How tough are times for the networks? Just look at the plight of two of TV's most cherished stars, both returning in CBS sitcoms this fall: Mary Tyler Moore and Dick Van Dyke. The pilot episode of The Van Dyke Show (in which Dick plays a Broadway star who helps his son run a regional theater) had to be scrapped and redone when the network decided it wasn't funny enough. Mary's comeback vehicle (she plays a divorced mother who marries a structural engineer with children of his own) also had to be reworked when the producers switched the actor playing Mary's husband. Even after Oct. 26, when both shows struggle onto the air, they will face the daunting task of competing against ABC's high-rated Growing Pains and Head of the Class on Wednesdays. Their prospects: doubtful at best.

When even big stars do not ensure big audiences, what's a network to do? Strike out in bold new directions, some would say. Play it conservatively, network programmers seem to be responding this fall. By late November, when the strike-impaired season finally musters a quorum of new shows, viewers will find little that is adventurous or likely to lure them back from the increasingly aggressive competition.

The season's most highly touted new drama may be its biggest disappointment. Tattingers, co-created by St. Elsewhere executive producer Bruce Paltrow, is set in a posh Manhattan restaurant. But while striving for Park Avenue glamour, this NBC show has picked up its plots from Gimbels basement. Super- rich restaurateur Nick Tattinger (Stephen Collins) returns from a stay in Europe and sets about reviving the fortunes of his eatery, fending off a developer trying to strong-arm him into selling out and attempting to smooth relations with his high-society ex-wife (Blythe Danner, one of several good actors wasted). "This town -- it just brings out the extremes in me," says Nick. And in Tattingers as well. The '80s genre of tony ensemble dramas, which started with Hill Street Blues and runs through L.A. Law, has finally crossed paths with Dynasty's low-road glitz.

Another new drama, CBS's Almost Grown, takes its cue from last season's yuppie success thirtysomething. The two-hour premiere chronicles three decades in the relationship of a New Jersey couple played by Timothy Daly and Eve Gordon. They date in high school during the early '60s (Motown music on the sound track), live together as rebellious college students (psychedelic rock), marry to satisfy their parents and eventually divorce. The bouffant hairdos and nerdy wisecracks lend fun to the flashbacks, but Daly and Gordon face such predictable life crises that one might be reading a textbook on the generic baby boomer.

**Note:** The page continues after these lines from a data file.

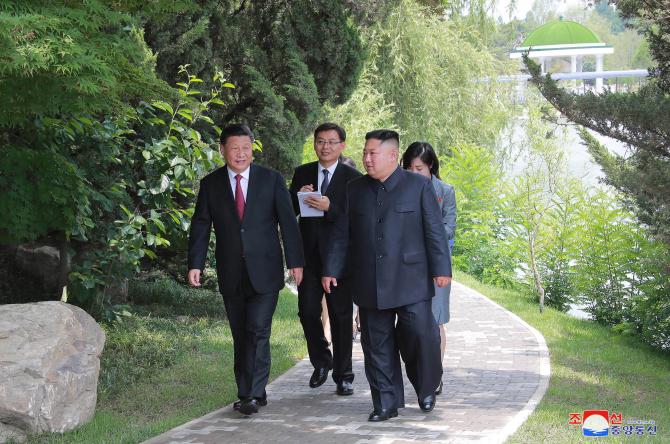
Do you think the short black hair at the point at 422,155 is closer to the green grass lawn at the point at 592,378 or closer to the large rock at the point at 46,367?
the green grass lawn at the point at 592,378

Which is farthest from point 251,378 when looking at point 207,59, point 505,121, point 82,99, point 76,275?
point 505,121

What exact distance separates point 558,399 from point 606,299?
707cm

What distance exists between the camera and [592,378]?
8.81 metres

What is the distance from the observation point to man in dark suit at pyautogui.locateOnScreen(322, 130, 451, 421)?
695 cm

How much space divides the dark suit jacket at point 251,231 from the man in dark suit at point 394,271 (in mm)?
598

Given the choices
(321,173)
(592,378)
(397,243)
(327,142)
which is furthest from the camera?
(592,378)

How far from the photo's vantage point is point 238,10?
1261 centimetres

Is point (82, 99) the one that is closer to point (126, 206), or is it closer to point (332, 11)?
point (126, 206)

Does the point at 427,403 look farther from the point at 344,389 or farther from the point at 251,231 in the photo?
the point at 251,231

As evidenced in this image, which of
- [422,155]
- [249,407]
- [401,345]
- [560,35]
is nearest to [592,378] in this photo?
[401,345]

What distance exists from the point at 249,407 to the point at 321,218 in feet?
5.50

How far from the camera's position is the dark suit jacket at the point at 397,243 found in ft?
22.8

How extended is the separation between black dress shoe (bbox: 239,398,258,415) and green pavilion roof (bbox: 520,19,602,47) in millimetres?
Answer: 67485

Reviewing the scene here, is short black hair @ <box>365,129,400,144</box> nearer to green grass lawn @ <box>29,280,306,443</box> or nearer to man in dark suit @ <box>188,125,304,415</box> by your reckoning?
man in dark suit @ <box>188,125,304,415</box>
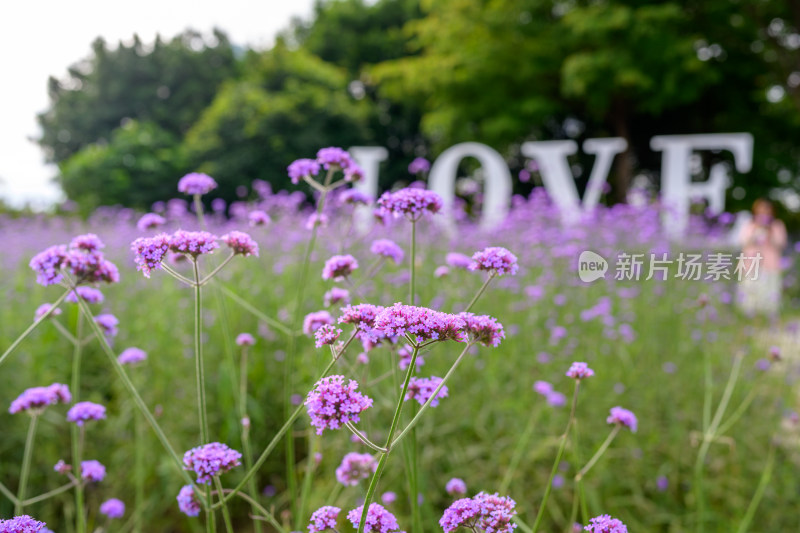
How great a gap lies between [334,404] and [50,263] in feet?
2.11

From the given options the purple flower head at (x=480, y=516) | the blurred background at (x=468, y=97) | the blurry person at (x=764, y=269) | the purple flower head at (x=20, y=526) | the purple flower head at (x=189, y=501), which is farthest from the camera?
the blurred background at (x=468, y=97)

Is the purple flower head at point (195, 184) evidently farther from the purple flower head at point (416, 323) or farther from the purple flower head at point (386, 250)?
the purple flower head at point (416, 323)

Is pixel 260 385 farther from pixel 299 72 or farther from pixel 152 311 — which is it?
pixel 299 72

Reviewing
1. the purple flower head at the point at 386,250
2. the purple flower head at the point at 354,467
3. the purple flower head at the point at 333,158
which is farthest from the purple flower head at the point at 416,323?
the purple flower head at the point at 333,158

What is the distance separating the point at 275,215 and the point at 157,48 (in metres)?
15.5

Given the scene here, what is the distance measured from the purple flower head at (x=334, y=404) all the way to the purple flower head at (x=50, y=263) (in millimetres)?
607

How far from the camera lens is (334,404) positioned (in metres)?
0.83

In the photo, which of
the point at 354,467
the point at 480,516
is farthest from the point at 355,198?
the point at 480,516

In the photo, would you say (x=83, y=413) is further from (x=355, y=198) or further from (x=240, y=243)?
(x=355, y=198)

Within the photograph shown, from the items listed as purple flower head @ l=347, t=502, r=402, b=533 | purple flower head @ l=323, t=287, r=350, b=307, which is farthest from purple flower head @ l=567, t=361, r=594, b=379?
purple flower head @ l=323, t=287, r=350, b=307

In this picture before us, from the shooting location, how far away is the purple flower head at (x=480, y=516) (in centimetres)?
86

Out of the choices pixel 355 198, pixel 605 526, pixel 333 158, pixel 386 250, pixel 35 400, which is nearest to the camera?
pixel 605 526

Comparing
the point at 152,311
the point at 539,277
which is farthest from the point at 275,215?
the point at 539,277

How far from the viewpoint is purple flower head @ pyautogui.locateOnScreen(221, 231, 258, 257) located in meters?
1.25
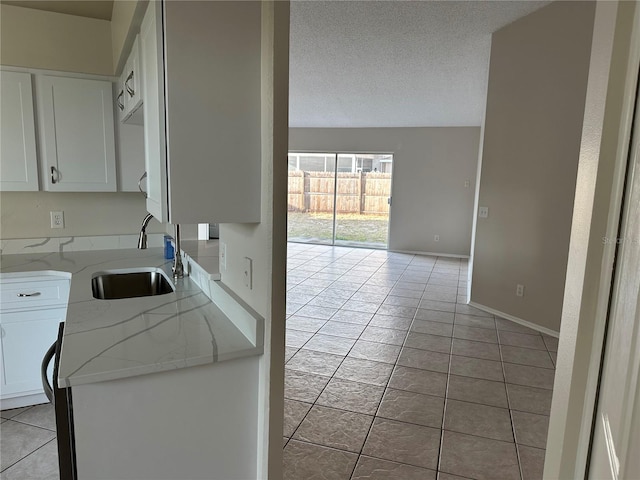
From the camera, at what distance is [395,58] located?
4832mm

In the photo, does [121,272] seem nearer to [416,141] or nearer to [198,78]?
[198,78]

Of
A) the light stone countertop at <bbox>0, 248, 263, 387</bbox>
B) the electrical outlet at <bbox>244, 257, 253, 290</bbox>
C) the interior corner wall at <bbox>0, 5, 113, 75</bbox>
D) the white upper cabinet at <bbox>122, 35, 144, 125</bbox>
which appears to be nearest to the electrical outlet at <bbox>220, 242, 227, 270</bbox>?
the light stone countertop at <bbox>0, 248, 263, 387</bbox>

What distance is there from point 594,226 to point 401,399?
2.03m

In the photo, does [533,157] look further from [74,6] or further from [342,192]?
[342,192]

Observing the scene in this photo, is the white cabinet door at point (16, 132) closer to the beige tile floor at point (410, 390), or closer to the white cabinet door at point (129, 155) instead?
the white cabinet door at point (129, 155)

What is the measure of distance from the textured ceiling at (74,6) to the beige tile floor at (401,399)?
2.52m

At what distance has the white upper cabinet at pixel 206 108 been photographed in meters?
1.36

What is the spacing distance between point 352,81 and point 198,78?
479cm

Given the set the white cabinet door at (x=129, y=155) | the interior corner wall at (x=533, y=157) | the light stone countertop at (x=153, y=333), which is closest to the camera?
the light stone countertop at (x=153, y=333)

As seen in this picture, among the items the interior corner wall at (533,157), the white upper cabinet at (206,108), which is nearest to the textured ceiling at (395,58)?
the interior corner wall at (533,157)

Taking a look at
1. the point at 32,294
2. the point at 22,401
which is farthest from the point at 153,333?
the point at 22,401

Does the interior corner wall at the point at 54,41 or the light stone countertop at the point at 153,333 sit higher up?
the interior corner wall at the point at 54,41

Almost Grown will not reach maturity until it addresses more individual, and compelling, problems.

Sitcoms, too, are playing it safe this fall; the ambitious "dramedies" of the past few seasons have mostly been supplanted by old-fashioned gag comedies. That isn't necessarily bad. The season's funniest new show, NBC's Dear John, hardly advances the art of the sitcom, but it surely restocks it with human-scale humor. Judd Hirsch stars as a divorced schoolteacher gingerly exploring the single life. On his first visit to a singles group, he meets a sly assemblage of oddballs, including a group leader fixated on sex and a hilariously sleazy skirt chaser (Jere Burns doing Dan Aykroyd's E. Buzz Miller). Executive producer Ed. Weinberger (Mary Tyler Moore) and Director James Burrows (Taxi) are masters at milking a gag till it comes out grade A, and Hirsch's deadpan timing has never been more acute.

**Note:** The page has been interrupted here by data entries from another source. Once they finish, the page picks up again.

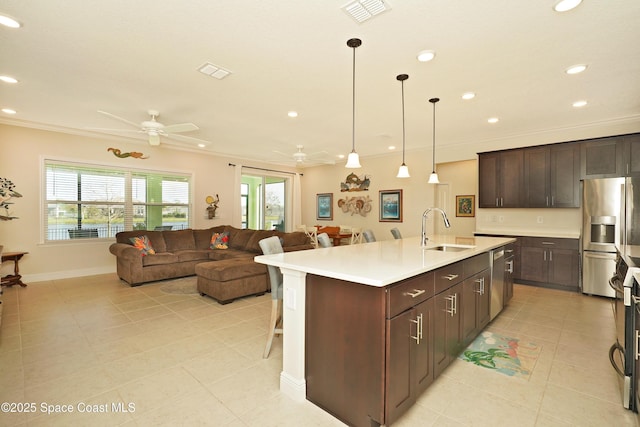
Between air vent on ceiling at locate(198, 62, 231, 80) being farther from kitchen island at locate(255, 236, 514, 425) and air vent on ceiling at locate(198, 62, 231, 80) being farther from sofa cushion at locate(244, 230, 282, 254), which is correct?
sofa cushion at locate(244, 230, 282, 254)

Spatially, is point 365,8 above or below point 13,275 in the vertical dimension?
above

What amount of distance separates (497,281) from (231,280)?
10.8ft

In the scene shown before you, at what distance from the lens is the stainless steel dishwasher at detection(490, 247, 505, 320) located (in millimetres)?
3213

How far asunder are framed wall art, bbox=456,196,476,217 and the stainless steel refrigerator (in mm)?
2261

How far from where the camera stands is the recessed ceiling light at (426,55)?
104 inches

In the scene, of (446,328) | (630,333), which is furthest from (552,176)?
(446,328)

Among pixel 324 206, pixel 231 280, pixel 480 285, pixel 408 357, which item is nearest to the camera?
pixel 408 357

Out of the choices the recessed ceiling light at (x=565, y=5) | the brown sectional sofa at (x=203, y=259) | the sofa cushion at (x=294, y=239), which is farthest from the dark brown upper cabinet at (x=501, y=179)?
the recessed ceiling light at (x=565, y=5)

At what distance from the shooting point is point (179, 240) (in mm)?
6062

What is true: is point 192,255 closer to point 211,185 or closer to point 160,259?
point 160,259

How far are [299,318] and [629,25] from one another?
3274 mm

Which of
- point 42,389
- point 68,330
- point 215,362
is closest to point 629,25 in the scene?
point 215,362

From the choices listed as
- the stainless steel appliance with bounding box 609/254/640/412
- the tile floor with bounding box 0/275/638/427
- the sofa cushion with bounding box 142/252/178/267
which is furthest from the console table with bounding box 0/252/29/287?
the stainless steel appliance with bounding box 609/254/640/412

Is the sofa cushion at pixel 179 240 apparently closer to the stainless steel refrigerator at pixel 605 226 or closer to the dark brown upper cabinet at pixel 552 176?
the dark brown upper cabinet at pixel 552 176
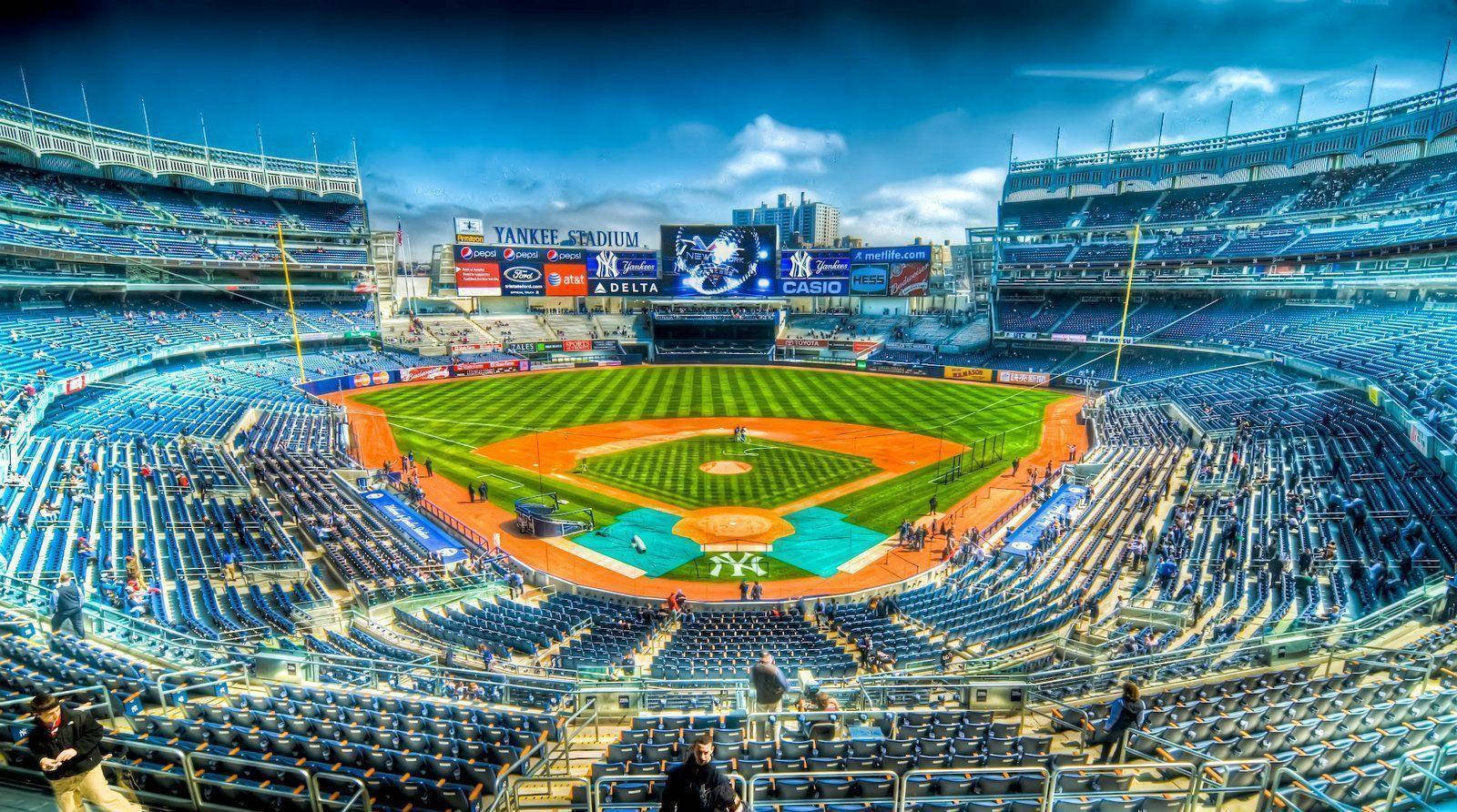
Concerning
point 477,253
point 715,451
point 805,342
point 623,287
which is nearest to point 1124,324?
point 805,342

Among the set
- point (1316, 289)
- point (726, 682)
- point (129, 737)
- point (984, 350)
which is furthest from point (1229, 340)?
point (129, 737)

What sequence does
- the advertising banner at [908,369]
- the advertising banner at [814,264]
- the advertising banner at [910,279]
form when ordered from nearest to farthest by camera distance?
the advertising banner at [908,369], the advertising banner at [910,279], the advertising banner at [814,264]

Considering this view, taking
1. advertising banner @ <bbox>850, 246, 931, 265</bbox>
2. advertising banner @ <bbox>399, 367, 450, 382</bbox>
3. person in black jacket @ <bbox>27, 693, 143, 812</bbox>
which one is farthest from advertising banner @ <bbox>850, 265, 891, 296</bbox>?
person in black jacket @ <bbox>27, 693, 143, 812</bbox>

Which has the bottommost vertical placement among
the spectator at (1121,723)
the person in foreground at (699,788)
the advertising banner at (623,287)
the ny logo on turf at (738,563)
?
the ny logo on turf at (738,563)

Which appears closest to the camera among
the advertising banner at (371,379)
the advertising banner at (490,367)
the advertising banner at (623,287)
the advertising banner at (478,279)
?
the advertising banner at (371,379)

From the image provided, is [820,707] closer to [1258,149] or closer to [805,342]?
[805,342]

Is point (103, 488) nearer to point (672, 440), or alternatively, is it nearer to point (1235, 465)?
point (672, 440)

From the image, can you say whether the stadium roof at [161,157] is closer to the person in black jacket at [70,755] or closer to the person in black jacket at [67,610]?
the person in black jacket at [67,610]

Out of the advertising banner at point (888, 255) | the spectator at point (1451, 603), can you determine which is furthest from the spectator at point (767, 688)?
the advertising banner at point (888, 255)
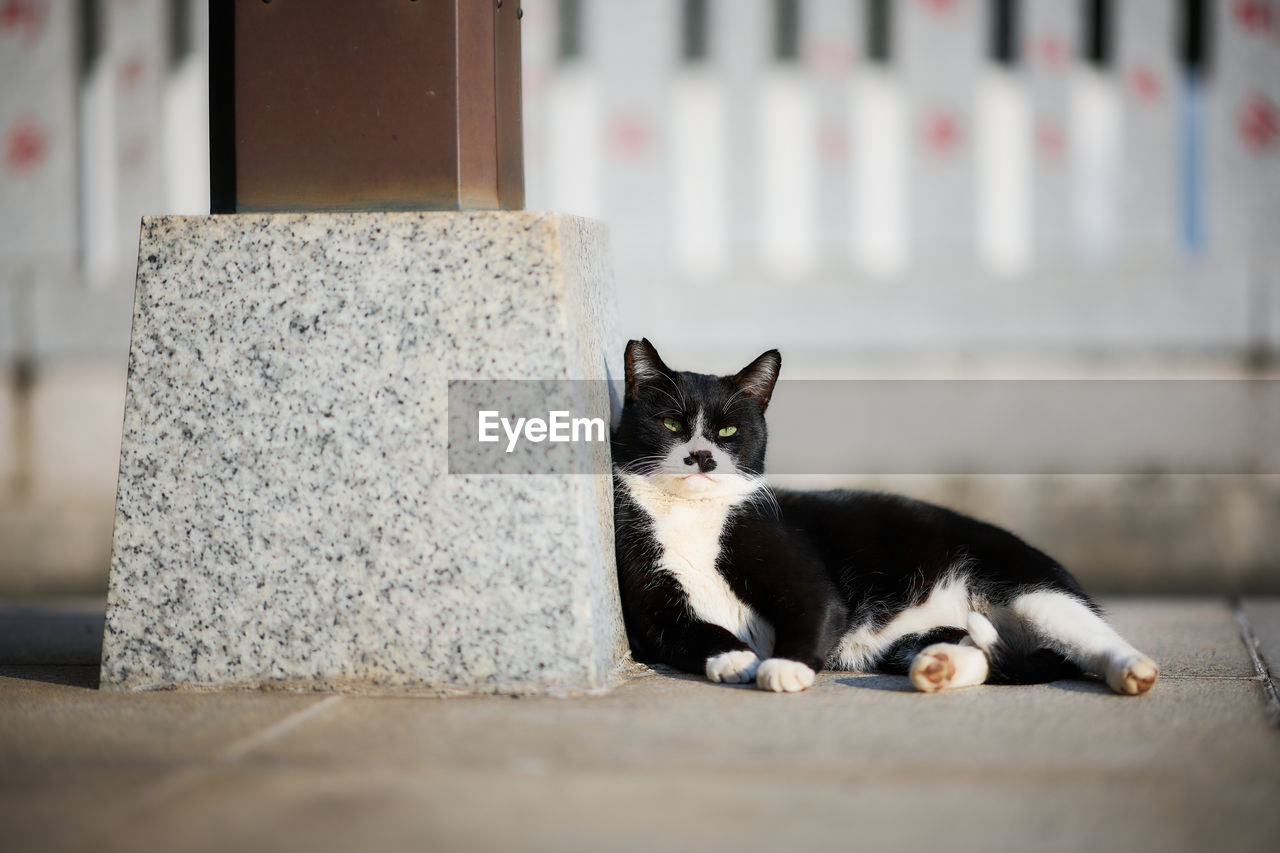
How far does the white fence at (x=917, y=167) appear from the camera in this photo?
5949 mm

Dear John is just one of a slew of new shows that focus on not-so-swinging singles. Single dad James Naughton copes (tediously) with a teenage daughter in CBS's Raising Miranda, and Richard Mulligan mugs (insufferably) as a middle-aged widower in NBC's Empty Nest. Meanwhile, Kate Jackson reprises Diane Keaton's role as a Manhattan yuppie trying to juggle a baby and a high- pressure corporate job in NBC's Baby Boom. The pilot episode plays too much like a Reader's Digest version of the movie (both written by Charles Shyer and Nancy Meyers). But this satire of motherhood in the fast lane can be clever: Mom tells little Elizabeth over the phone, "I'll be home in half a Sesame Street." The Big Band music and Woody Allen-like intertitles give Baby Boom a stylish, non-sitcomy sheen.

The main upholder of the traditional nuclear family this fall is Roseanne. Pudgy comedian Roseanne Barr plays a working-class mom grappling with a dull factory job, three hyperactive kids and her lazy but lovable porker of a husband (John Goodman). Barr's sullen sarcasm -- a cross between Erma Bombeck and Alice Kramden -- is a cry of revolt against years of cheery sitcom parents. Says Mom after the kids run out the door: "Quick, they're gone. Change the locks."

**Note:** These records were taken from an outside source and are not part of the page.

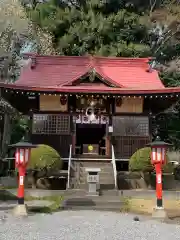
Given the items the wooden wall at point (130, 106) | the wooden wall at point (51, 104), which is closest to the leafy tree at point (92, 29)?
the wooden wall at point (130, 106)

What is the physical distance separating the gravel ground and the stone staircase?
5.01 meters

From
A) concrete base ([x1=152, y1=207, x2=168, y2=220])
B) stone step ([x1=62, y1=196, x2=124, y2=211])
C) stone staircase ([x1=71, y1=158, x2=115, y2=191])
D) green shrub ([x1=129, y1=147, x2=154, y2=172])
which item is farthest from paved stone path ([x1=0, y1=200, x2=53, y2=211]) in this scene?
green shrub ([x1=129, y1=147, x2=154, y2=172])

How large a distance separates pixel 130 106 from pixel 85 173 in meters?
4.80

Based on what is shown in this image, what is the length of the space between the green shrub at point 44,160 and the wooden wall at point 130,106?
516 cm

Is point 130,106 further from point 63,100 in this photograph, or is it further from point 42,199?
point 42,199

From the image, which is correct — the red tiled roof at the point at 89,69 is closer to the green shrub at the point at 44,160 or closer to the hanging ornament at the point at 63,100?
the hanging ornament at the point at 63,100

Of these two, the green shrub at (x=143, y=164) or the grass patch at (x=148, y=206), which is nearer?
the grass patch at (x=148, y=206)

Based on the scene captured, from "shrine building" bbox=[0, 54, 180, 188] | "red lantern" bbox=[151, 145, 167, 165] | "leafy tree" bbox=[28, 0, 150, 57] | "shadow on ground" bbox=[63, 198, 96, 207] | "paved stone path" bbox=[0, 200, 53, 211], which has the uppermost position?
"leafy tree" bbox=[28, 0, 150, 57]

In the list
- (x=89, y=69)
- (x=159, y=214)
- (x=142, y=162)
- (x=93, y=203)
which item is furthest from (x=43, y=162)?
(x=89, y=69)

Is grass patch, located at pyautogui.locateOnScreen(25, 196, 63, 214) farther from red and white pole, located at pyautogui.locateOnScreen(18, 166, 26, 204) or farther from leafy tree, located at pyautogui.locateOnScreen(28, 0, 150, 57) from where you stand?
leafy tree, located at pyautogui.locateOnScreen(28, 0, 150, 57)

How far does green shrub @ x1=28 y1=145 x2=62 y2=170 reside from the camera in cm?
1602

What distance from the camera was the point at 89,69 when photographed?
20.5m

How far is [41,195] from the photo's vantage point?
15.2 m

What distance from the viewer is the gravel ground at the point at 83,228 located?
7.96m
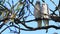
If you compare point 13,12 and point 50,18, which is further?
point 13,12

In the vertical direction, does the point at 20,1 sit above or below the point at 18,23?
above

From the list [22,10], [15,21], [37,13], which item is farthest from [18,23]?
[37,13]

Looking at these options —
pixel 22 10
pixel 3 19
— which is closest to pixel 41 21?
pixel 22 10

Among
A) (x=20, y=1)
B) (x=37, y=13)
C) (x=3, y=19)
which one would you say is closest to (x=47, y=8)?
(x=37, y=13)

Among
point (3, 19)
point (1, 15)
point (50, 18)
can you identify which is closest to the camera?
point (50, 18)

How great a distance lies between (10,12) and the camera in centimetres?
402

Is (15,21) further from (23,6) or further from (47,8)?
(47,8)

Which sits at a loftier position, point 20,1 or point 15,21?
point 20,1

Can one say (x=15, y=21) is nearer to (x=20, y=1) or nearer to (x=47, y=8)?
(x=20, y=1)

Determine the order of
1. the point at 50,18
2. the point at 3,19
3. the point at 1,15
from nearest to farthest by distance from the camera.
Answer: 1. the point at 50,18
2. the point at 3,19
3. the point at 1,15

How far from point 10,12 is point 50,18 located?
679mm

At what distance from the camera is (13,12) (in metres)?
4.02

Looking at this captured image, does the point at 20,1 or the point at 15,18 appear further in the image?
the point at 20,1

But beware exaggerated claims for this amusing, one-note series. The working-class ambience doesn't have the authenticity of The Honeymooners or the bite of All in the Family. And Barr, a veteran of comedy clubs, grins at too many of her own jokes. With its surefire time period (following ABC's hit Who's the Boss?), the show stands a good chance of success, but the days of whine and Roseanne could soon grow tiresome. R.Z.